Baldwin gave a lengthy interview to George Stephanopoulos and ABC News about the fatal incident Thursday night, going into detail about the event and Hutchins. "I loved working with this woman," he said (per ABC News). The actor and producer also went into detail about the fatal incident, describing it as a marking rehearsal in which he was instructed by Hutchins to aim the weapon "right below her armpit." However, Baldwin claims he didn't pull the trigger — a claim that is already being disputed by some.

Baldwin said 'the trigger wasn't pulled'

In an interview with ABC News on Thursday, Alec Baldwin said he cocked the gun he held in the scene that claimed cinematographer Halyna Hutchins' life, but "The trigger wasn't pulled. I didn't pull the trigger," Baldwin told ABC News. The actor said when he released the hammer of the gun, it discharged. When interviewer George Stephanopoulos clarified he did not pull the trigger, Baldwin again said, "I would never point a gun at anyone and pull a trigger at them."

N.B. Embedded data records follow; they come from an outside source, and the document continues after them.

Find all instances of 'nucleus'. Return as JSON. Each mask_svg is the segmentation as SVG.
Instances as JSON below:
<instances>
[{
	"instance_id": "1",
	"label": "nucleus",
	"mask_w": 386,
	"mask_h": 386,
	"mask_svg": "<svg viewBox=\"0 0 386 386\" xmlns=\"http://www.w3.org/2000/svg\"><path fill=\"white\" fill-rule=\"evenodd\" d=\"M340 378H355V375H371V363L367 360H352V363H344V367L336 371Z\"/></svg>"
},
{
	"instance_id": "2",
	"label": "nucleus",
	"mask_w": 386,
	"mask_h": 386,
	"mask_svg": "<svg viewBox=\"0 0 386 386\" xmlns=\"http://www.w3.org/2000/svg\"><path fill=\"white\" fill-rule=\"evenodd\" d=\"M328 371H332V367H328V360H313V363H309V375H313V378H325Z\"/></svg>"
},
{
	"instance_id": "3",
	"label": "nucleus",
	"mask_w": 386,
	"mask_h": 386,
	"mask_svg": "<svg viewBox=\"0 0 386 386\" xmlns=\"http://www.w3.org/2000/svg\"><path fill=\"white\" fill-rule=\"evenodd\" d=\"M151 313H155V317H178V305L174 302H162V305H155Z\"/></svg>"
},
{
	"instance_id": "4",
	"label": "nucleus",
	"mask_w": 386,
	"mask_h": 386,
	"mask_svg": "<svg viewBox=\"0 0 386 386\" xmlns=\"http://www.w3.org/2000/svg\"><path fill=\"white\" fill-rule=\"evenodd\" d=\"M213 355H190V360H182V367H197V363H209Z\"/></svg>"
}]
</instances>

However, some experts doubt Baldwin's claim. Bryan W. Carpenter, a weapons armorer who works for Dark Thirty Film Services, told Fox News the type of weapon Baldwin reportedly used — a F.LLI Pietta Long Colt 45 Revolver — has a two-step process to fire. "It had to be cocked and the trigger pulled to fire," Carpenter said, adding that model of gun has a very light trigger. 

Film and prop historian Michael Corrie seemed to agree, telling the outlet that only a "mechanical failure" would cause a revolver to fire without a pulled trigger. "Barring an as yet unknown mechanical failure, this weapon did not fire itself," Corrie said. 

Regardless, the debate over guns used in TV and film continues, with many on social media seeing red over Baldwin's denials.